- **Exercise requirements**
Below are records with pictures. Reproduce exactly the lines from the line with "A small patio" to the line with "American flags wave", inclusive, and leave each picture out.

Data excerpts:
========================================================================
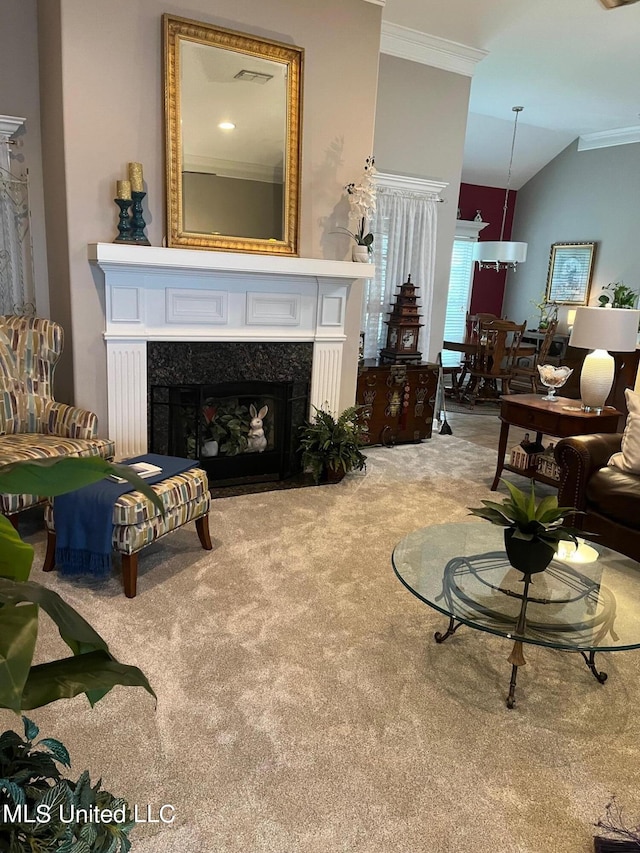 interior space with a high end fireplace, vaulted ceiling, and ornamental molding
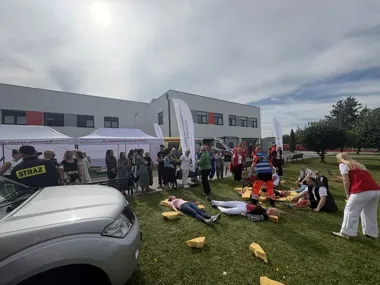Pokaz ratownictwa medycznego na trawie przed budynkiem, z udziałem straży, ratowników, symulowanymi poszkodowanymi i grupą obserwatorów.
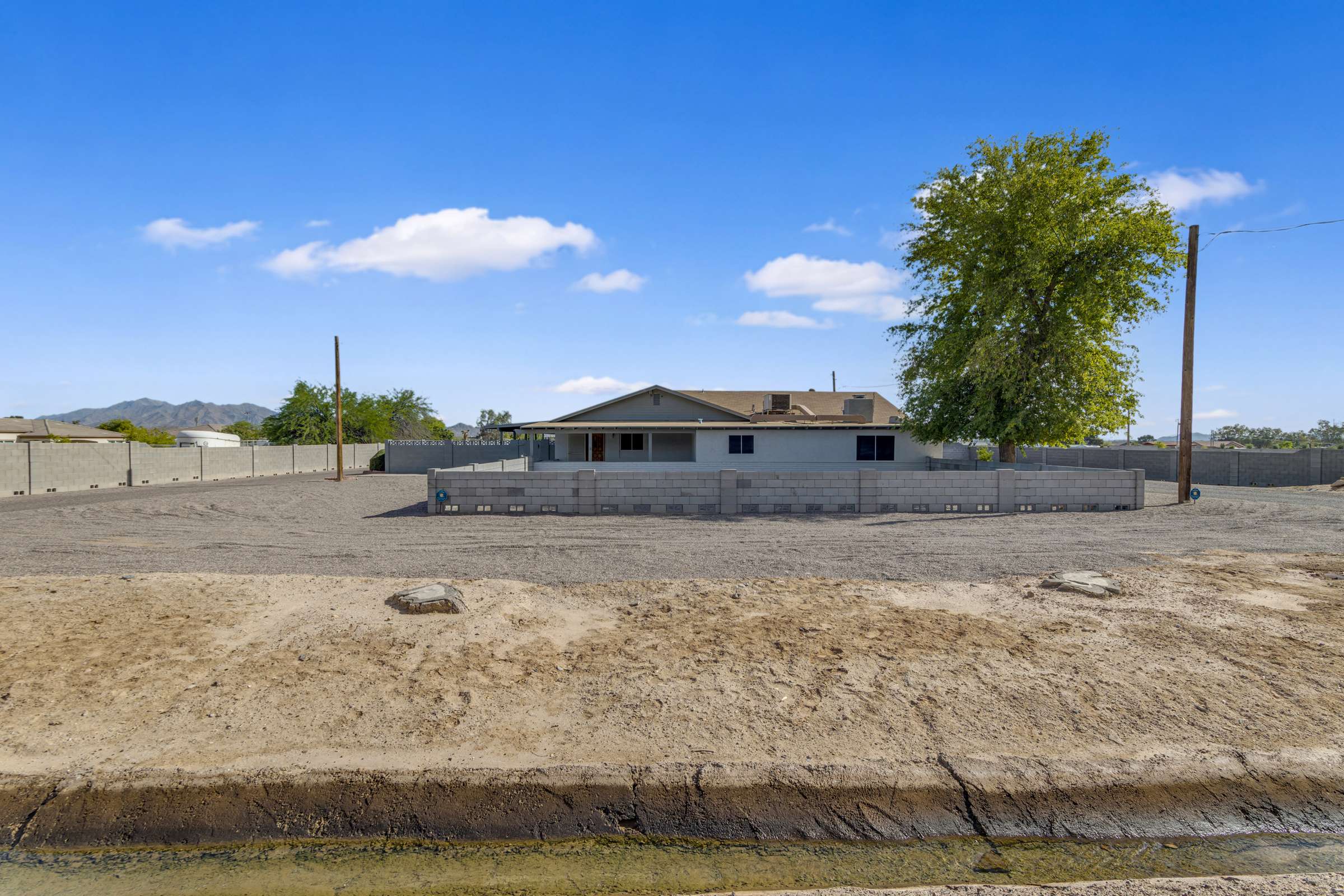 6 of 43. Wide-angle view emphasizes the property's generous acreage, fenced boundaries, and open surroundings, providing outstanding privacy and endless possibilities for outdoor living or future expansion.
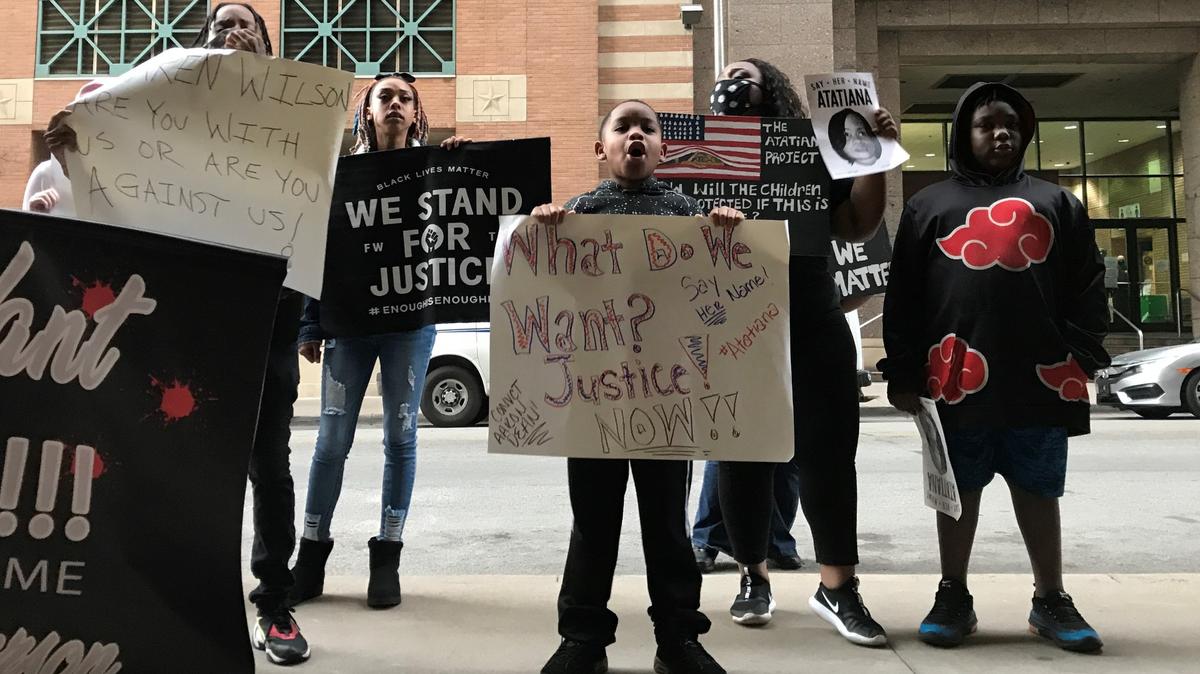 Nine-year-old Zion Carr (middle) holds up a sign on Tuesday morning in front of his aunt, Cerese Fortson (back middle right) and cousin Daleon Fortson (back right). They joined a couple dozen people at the District Attorney’s Office in downtown Fort Worth to call for a date in the trial of the officer who shot and killed Atatiana Jefferson.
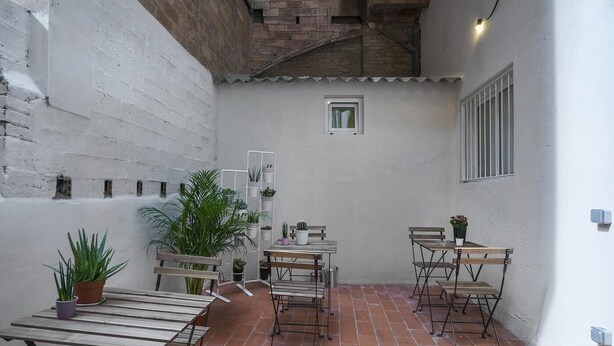 A small patio area with a wooden table and chairs, surrounded by potted plants and a small window. - Hotelito Boutique Camp Nou (Hospitalet de Llobregat, Barcelona.)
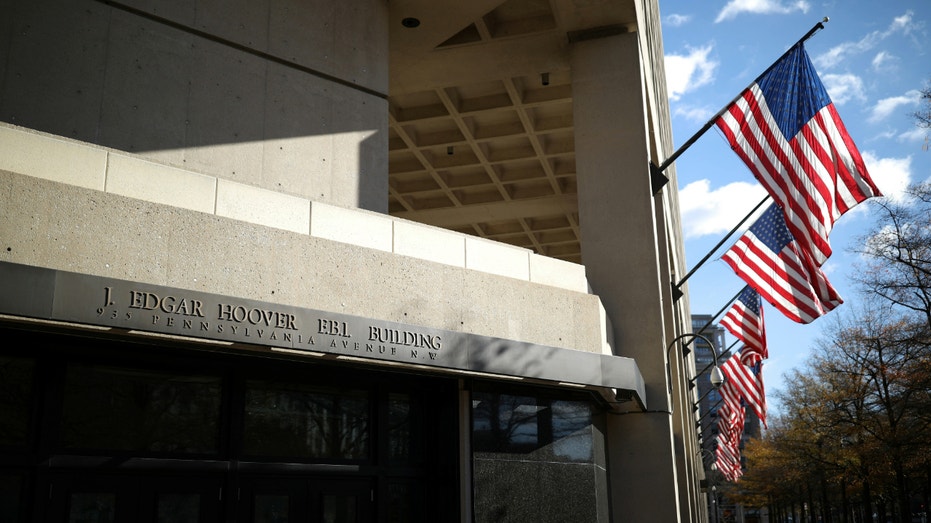 American flags wave outside the J. Edgar Hoover FBI Building in Washington, U.S., Dec. 2, 2020.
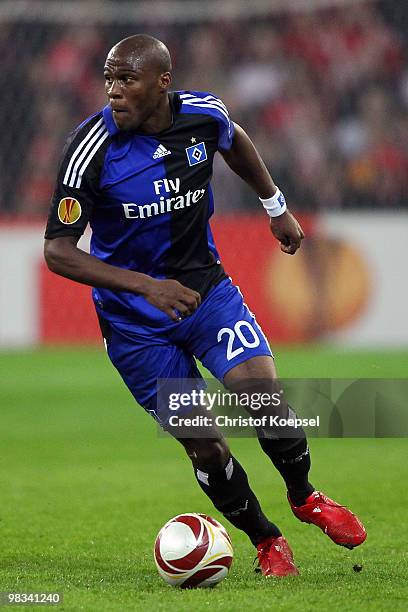 Guy Demel of Hamburg runs with the ball during the UEFA Europa League quarter final second leg match between Standard Liege and Hamburger SV at...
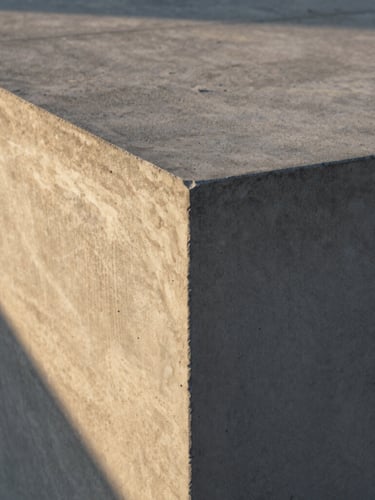 Close-up of finished textured concrete surface with crisp architectural edges, dramatic early morning golden hour light casting long shadows, 35mm.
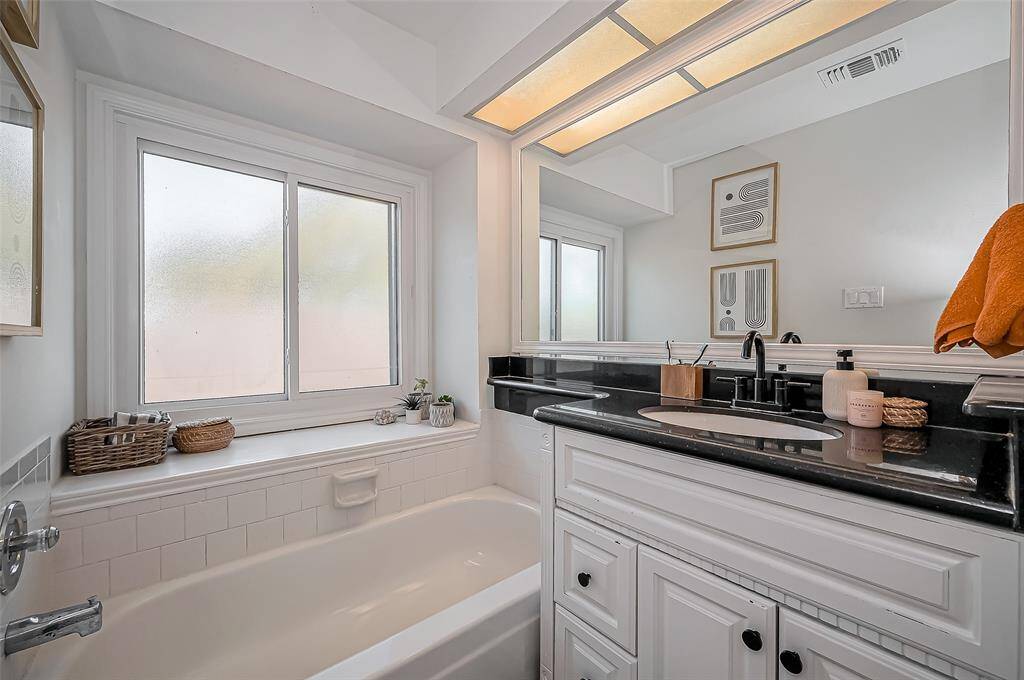 This bathroom features a clean, modern design with a white tub, black countertop, and ample lighting. A large window provides natural light, and there are decorative elements like framed art and small plants for a touch of warmth.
========================================================================
- **Response area**
 A small patio area with a wooden table and chairs, surrounded by potted plants and a small window. - Hotelito Boutique Camp Nou (Hospitalet de Llobregat, Barcelona.)
 American flags wave outside the J. Edgar Hoover FBI Building in Washington, U.S., Dec. 2, 2020.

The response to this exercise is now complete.